Now we can create training examples for our model. Each example will be a pair of strings: one input string containing 100 characters, and a target string that is one character ahead. For example, the first pair we create is:

**Input string**:  `'First Citizen:\nBefore we proceed any further, hear me speak.\n\nAll:\nSpeak, speak.\n\nFirst Citizen:\nYou'`

**Target string**: `'irst Citizen:\nBefore we proceed any further, hear me speak.\n\nAll:\nSpeak, speak.\n\nFirst Citizen:\nYou '`

However, before we can start training, we need to convert our text into a list of integers, where each integer represents a different character. For example, "First Citizen" becomes:

```
Character:   F   i   r   s   t      C   i   t   i   z   e   n
Integer:   [18, 47, 56, 57, 58, 1, 15, 47, 58, 47, 64, 43, 52]
```

In [None]:
# Hyper-parameters:

BATCH_SIZE = 64  # Batch size
BUFFER_SIZE = 10000  # Buffer size to shuffle the dataset
SEQUENCE_LENGTH = 100  # Length of input sequence
EMBEDDING_DIMENSION = 65  # Embedding dimension
RNN_UNITS = 1024  # Number of RNN units

In [None]:
def split_input_target(chunk):
  # Create (input_string, output_string) pairs
  input_text = chunk[:-1]
  target_text = chunk[1:]
  return input_text, target_text

def prepare_text(text):
  # The unique characters in the file
  vocab = sorted(set(text))
  print ('{} unique characters'.format(len(vocab)))

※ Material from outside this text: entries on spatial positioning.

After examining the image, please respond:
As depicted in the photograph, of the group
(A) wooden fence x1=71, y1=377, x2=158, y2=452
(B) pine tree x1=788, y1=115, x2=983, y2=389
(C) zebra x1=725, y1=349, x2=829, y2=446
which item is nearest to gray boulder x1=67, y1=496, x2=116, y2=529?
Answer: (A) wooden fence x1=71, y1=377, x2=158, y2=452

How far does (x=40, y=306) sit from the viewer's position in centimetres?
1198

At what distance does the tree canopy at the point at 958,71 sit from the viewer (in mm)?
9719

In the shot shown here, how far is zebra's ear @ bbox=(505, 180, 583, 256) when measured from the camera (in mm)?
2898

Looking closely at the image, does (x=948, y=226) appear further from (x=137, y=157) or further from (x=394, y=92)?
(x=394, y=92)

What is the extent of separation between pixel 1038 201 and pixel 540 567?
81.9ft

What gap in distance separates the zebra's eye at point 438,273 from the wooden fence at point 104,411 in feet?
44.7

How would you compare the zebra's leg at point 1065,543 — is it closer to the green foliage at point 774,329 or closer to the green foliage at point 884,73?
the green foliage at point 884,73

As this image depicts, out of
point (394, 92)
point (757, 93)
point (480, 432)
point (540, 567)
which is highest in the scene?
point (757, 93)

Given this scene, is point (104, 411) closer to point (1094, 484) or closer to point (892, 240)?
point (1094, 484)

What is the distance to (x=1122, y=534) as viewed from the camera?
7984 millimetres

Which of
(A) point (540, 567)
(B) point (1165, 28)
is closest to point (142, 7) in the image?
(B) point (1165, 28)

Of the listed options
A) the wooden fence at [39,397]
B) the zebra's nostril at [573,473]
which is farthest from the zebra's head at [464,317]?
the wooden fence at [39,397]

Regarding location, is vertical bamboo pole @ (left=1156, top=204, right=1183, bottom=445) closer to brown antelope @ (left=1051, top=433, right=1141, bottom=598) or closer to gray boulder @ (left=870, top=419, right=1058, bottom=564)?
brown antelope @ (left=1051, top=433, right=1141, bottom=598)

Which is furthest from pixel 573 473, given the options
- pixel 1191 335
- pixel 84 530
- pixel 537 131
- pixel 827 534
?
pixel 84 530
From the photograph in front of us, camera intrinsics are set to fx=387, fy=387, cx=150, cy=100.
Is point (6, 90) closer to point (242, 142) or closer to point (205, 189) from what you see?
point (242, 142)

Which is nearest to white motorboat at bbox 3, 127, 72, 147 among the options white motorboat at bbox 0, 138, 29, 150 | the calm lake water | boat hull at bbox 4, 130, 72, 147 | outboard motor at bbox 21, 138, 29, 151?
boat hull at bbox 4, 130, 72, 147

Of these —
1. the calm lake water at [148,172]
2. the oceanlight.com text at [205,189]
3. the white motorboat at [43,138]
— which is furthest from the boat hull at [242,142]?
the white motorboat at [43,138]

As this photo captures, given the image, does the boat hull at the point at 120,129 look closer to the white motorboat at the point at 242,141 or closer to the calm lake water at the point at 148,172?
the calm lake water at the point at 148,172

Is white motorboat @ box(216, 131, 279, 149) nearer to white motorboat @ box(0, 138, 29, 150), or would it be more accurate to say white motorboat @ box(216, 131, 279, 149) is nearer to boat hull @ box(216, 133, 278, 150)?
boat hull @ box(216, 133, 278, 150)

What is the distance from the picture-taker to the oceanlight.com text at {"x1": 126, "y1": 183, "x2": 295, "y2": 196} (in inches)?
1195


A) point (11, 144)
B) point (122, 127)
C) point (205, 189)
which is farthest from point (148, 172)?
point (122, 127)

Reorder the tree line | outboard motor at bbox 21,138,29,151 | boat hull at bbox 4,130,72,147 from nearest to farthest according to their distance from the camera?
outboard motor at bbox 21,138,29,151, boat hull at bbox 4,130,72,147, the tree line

  # Creating a mapping from unique characters to indices
  char_map = {
      'char_to_index': {char: index for index, char in enumerate(vocab)},
      'index_to_char': np.array(vocab)
  }

  text_as_int = np.array([char_map['char_to_index'][c] for c in text])

  # The maximum length sentence we want for a single input in characters
  seq_length = SEQUENCE_LENGTH
  examples_per_epoch = len(text) // (seq_length+1)

  # Create training examples / targets
  char_dataset = tf.data.Dataset.from_tensor_slices(text_as_int)
  sequences = char_dataset.batch(seq_length + 1, drop_remainder=True)
  dataset = sequences.map(split_input_target)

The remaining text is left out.